GPUs are heavily used on the buy side, Risk Management (valuation), derivatives pricing, to name just two. When I say heavily I really mean that, you won't find a single large fund that trades exotics that would not peruse GPUs. And of course can matrix manipulations be parallelized, no question. That is why matrix operations is one of the domains of GPU outsourcing.
Thanks. Yes, I'm aware of those cases, except I generally classify valuation and derivatives pricing as sell-side activity. I understand there are overlaps that might be firm-specific. I've tried eliminating buffer copy from CPU to GPU - but as far as my benchmarks go, it is still too slow except for a few use cases, e.g. heavy PDEs.
Well, because C is a fast and resource efficient language compared to interpreted languages like Ruby, Python, Java, C#, etc. Python and Ruby runs around 5-10 times slower than C, that do mean longer delays for the end result. If the main code is written in C then you may also want the support code around core it to be written in it C too. Modern C compilers is very good at optimization and can auto-vectorize your code to some degree, and automatically use all these nice instructions you have access to, SSE, AVX, AVX2, XOP, FMA4, etc.
I've seen open source OpenCL code for Black Scholes plus Quantlib seems to have OpenCL extenstions as well. There are a number of financial algorithms that lend themselves to GPU acceleration.

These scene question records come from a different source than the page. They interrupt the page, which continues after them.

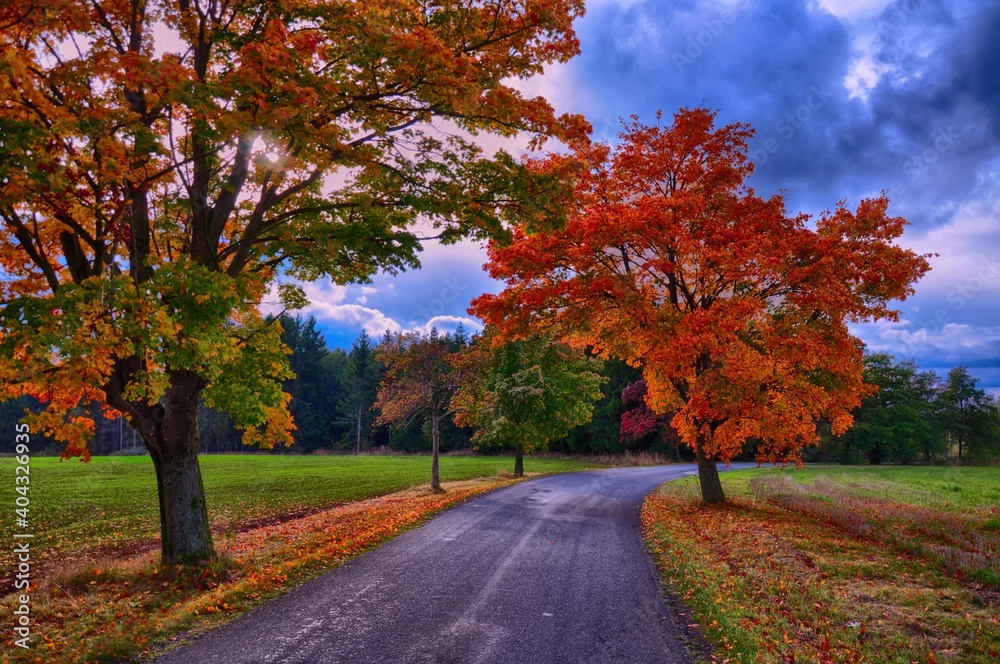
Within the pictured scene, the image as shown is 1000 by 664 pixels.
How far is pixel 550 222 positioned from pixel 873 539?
10.3 metres

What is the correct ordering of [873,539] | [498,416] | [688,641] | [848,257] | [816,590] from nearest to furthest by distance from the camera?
[688,641] → [816,590] → [873,539] → [848,257] → [498,416]

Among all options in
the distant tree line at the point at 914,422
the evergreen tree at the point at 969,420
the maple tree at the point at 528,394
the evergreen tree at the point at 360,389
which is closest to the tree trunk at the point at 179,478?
the maple tree at the point at 528,394

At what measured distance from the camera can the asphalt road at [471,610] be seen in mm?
5648

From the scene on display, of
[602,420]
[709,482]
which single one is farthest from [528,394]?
[602,420]

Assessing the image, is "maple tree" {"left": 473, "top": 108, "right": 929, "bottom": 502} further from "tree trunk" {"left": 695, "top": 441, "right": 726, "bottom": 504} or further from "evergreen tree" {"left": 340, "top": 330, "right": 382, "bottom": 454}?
"evergreen tree" {"left": 340, "top": 330, "right": 382, "bottom": 454}

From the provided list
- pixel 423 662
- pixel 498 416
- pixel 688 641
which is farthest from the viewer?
pixel 498 416

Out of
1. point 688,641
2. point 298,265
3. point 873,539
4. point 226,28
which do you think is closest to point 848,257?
point 873,539

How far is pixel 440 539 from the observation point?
11.0 meters

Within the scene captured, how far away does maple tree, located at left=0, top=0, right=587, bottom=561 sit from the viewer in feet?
19.4

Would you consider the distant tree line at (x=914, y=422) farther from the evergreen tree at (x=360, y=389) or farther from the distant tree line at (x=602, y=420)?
the evergreen tree at (x=360, y=389)

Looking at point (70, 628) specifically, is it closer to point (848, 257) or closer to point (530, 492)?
point (530, 492)

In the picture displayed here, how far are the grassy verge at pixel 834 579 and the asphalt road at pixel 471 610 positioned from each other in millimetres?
776

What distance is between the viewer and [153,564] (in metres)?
8.95

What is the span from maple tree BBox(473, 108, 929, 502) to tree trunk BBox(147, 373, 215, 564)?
22.6 ft
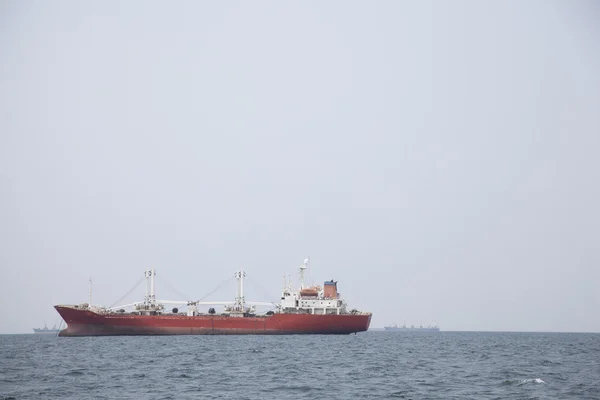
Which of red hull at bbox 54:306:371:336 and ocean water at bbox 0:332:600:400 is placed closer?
→ ocean water at bbox 0:332:600:400

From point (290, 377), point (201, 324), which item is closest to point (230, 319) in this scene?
point (201, 324)

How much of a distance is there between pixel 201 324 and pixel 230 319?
15.0 feet

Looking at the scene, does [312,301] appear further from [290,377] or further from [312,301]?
[290,377]

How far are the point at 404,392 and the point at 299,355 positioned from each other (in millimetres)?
26593

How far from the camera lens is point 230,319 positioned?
339 ft

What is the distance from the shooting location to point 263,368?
50062 mm

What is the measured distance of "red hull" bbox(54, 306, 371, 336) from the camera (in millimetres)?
100625

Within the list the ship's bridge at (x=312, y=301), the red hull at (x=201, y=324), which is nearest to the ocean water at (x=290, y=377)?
the red hull at (x=201, y=324)

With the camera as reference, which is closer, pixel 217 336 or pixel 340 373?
pixel 340 373

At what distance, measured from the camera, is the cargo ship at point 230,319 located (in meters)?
101

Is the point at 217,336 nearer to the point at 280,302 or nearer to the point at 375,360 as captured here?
the point at 280,302

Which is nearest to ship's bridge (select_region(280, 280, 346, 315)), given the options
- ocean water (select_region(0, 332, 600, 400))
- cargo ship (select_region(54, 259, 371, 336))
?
cargo ship (select_region(54, 259, 371, 336))

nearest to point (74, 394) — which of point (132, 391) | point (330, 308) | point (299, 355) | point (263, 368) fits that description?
point (132, 391)

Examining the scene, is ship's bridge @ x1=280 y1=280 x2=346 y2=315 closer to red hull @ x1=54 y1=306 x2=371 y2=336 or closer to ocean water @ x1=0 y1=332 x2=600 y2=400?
red hull @ x1=54 y1=306 x2=371 y2=336
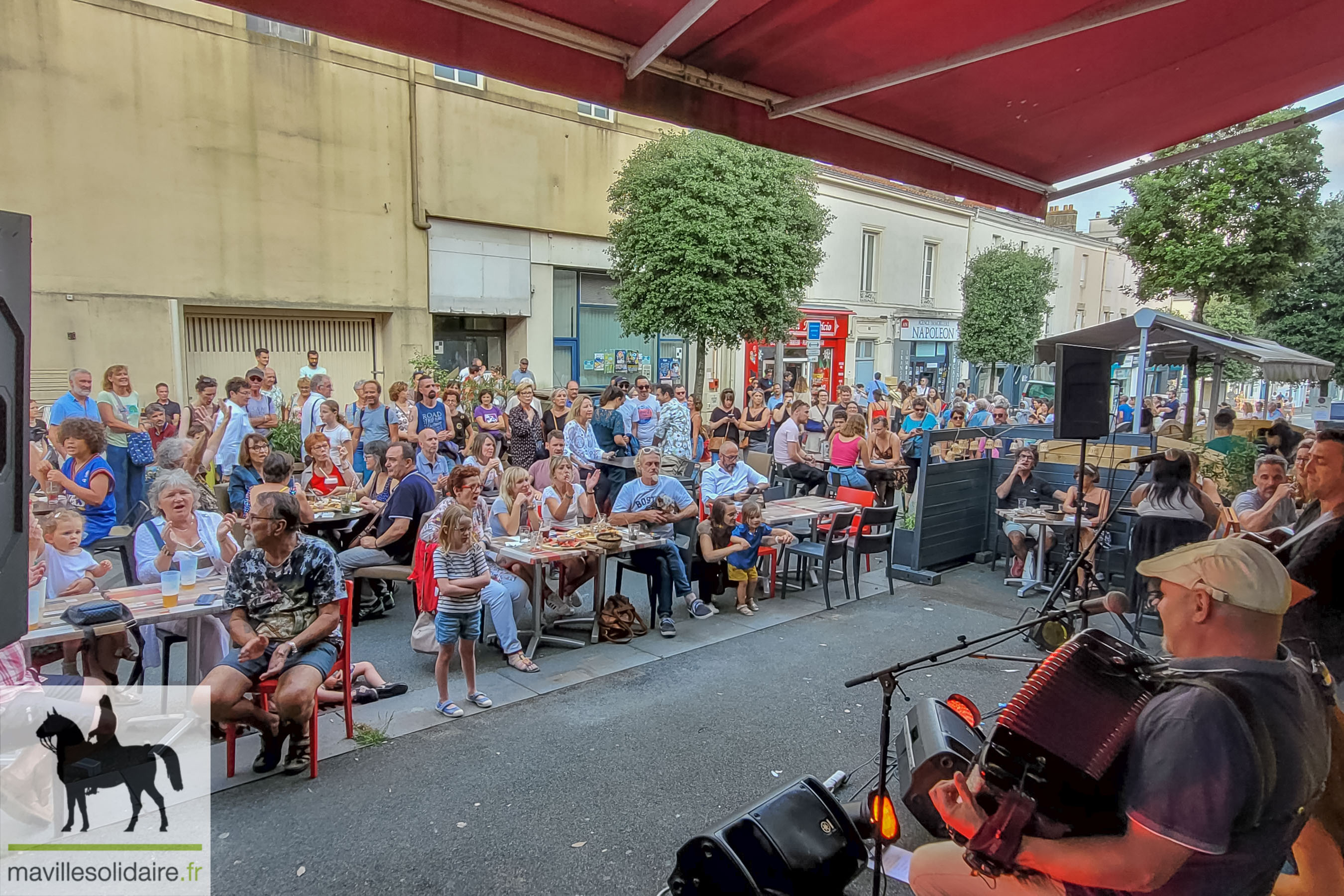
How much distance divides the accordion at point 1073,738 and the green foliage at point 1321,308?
88.8ft

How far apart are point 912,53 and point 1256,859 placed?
2813 mm

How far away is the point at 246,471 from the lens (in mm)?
6562

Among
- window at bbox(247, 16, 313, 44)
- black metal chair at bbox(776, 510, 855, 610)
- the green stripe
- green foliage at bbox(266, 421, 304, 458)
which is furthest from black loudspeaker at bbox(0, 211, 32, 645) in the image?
window at bbox(247, 16, 313, 44)

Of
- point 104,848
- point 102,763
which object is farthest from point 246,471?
point 104,848

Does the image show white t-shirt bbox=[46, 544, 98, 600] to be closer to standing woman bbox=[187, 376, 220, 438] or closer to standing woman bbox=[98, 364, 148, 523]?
standing woman bbox=[98, 364, 148, 523]

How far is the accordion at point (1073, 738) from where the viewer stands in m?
1.84

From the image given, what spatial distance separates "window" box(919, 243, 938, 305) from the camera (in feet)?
94.3

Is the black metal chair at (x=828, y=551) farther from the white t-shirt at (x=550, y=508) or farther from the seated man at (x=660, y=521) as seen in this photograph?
the white t-shirt at (x=550, y=508)

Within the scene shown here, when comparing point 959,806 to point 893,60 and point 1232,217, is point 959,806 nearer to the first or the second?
point 893,60

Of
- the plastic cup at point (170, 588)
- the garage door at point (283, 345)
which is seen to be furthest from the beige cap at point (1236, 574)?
the garage door at point (283, 345)

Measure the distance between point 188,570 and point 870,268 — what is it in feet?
82.3

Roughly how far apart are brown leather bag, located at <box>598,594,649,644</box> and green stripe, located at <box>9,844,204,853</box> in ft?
10.6

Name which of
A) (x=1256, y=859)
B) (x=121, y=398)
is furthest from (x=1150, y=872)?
(x=121, y=398)

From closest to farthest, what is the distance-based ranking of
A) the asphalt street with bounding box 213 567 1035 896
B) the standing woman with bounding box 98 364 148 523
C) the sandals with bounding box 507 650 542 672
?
→ the asphalt street with bounding box 213 567 1035 896 < the sandals with bounding box 507 650 542 672 < the standing woman with bounding box 98 364 148 523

There are almost no real life algorithms that would be immediately 100% parallel ready. Most of the programming effort is made to convert such algorithm to take maximum possible advantage of parallelism either through hardware or software acceleration. Usually there are some chunks of code that cannot be processed in parallel but there are ways to synchronize those operations with some degree of performance penalty but the end result is significant speedup of entire application.